Article Image Ernest Hancock

Letters to the Editor • Obama Administration

Douglas Turner: Culture of corruption continues unabated

WASHINGTON — At his press conferences, President Obama gets quizzed on what humbles and enchants him. Nobody asks Obama about Steve Rattner, Adolfo Carrion or Ronald Sims.

House Speaker Nancy Pelosi fields tough questions on grading fellow Democrat Obama. She gives him an “A.” No reporter dares ask about Rep. Jesse Jackson Jr., D-Ill.; Rep. Charles Rangel, D-Manhattan; or Rep. John Murtha, D-Pa.

Pelosi doesn’t like nosy questions about House Democrats who operate under an ethical cloud, any more than Obama’s communications operators welcome such distractions. Both have bigger fish to fry. Besides, no matter what’s wrong, it’s going to be OK.

Rattner is Obama’s adviser on the auto industry retrofit. New York State Attorney General Andrew M. Cuomo is probing an investment house, which Rattner founded and ran, for offering kickbacks to state officials who pick which bankers handle money for the state retirement system.

Rattner says he didn’t know anything about it. So it’s OK. Rattner is now in a scrum over a reported threat that he would bring down the full force of the White House press corps on investors who balked at going along with Obama’s arrangements on the Chrysler bankruptcy.

Why on earth would anybody think that Obama has influence over this press corps?

Carrion is Obama’s urban affairs director. As former Bronx Borough president, Carrion waited two years to pay an architect who did a private job for him. The architect needed permits influenced by Carrion’s office. Carrion says there’s nothing unusual about the delay. So move on.

Sims will be Obama’s deputy housing secretary. He was county executive in Seattle, Wash. His office was handed the largest fine in U. S. history, $124,000, for covering up records on the price of a new stadium for the Seahawks.

Sims says it was his office that was fined, not him. So that’s apparently OK with the Obama camp, which promised voters a new era of transparency. Hey! Turn the page.

Jackson is being scrutinized for possible involvement in former Illinois Gov. Rod Blagojevich’s plan to sell Obama’s Senate seat.

Murtha is chairman of the House Defense Appropriations Subcommittee, and is an ever-flowing conduit of federal funds to firms linked to his relatives, but most of all his campaign contributors. Federal agents recently raided a Murtha-connected political consulting firm that played a role in

Murtha’s Earmarks. He is, however, a confidant of Pelosi, and directs defense appropriations handed out to his Republican colleagues. So there doesn’t seem to be any hurry about the Ethics Committee jostling him.
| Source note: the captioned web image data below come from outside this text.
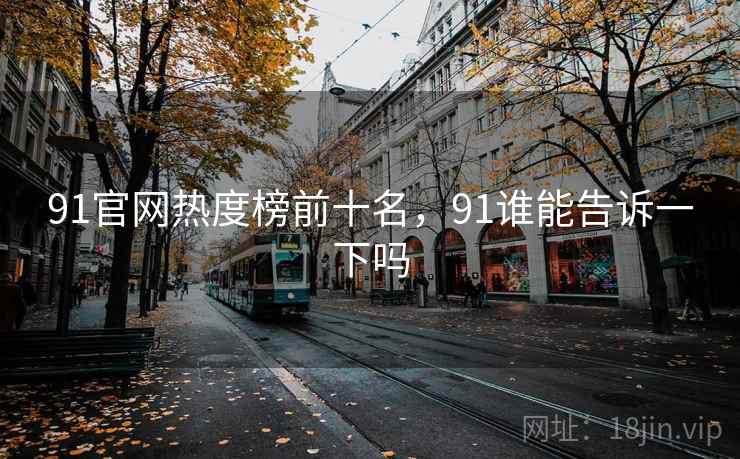 详细阅读:91官网热度榜前十名,91谁能告诉一下吗 91官网热度榜前十名,91谁能告诉一下吗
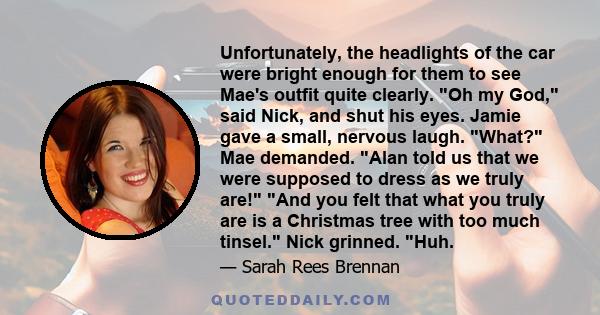 Unfortunately, the headlights of the car were bright enough for them to see Mae's outfit quite clearly. Oh my God, said Nick, and shut his eyes. Jamie gave a small, nervous laugh. What? Mae demanded. Alan told us that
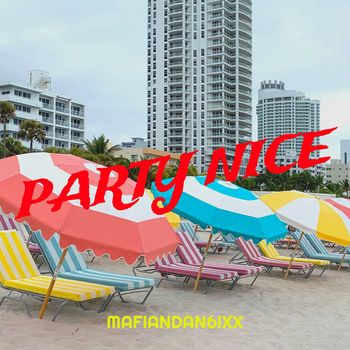Mafiandan6ixx - Party Nice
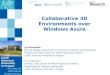 Collaborative 3D Environments over Windows Azure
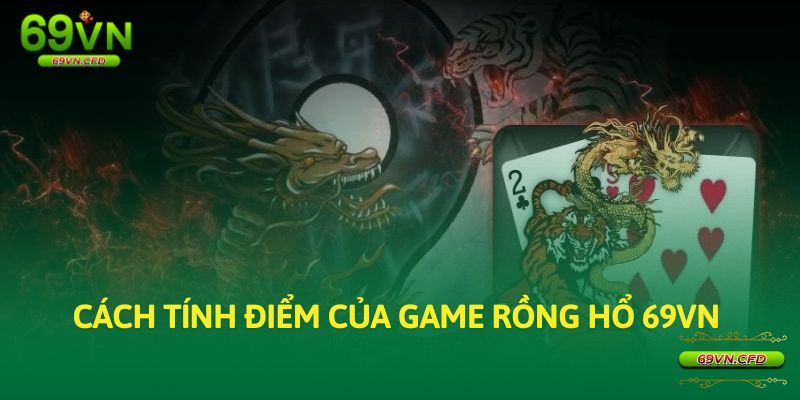 Cách tính điểm Rồng Hổ 69VN 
No more than with Rangel, chairman of the tax-writing Ways and Means Committee. Because of newspaper articles alleging Rangel irregularities on taxes and misuse of House resources, Rangel last year threw himself on the mercy of the Ethics Committee.

It was a gamble that has so far paid off. Pelosi said the Rangel probe would be finished in 2008. It isn’t yet. The ethics panel could announce something as soon as next week. It could also wait until Labor Day, or later.

Over in the Senate, nobody’s looking at reports that Sen. Dianne Feinstein, D-Calif., backed legislation that would have funneled $25 million in taxpayer money to a real estate venture run by her husband. She called the accusations “nonsense,” and that was that.

After all, we have change you can believe in: From a Republican culture of corruption to a Democratic one.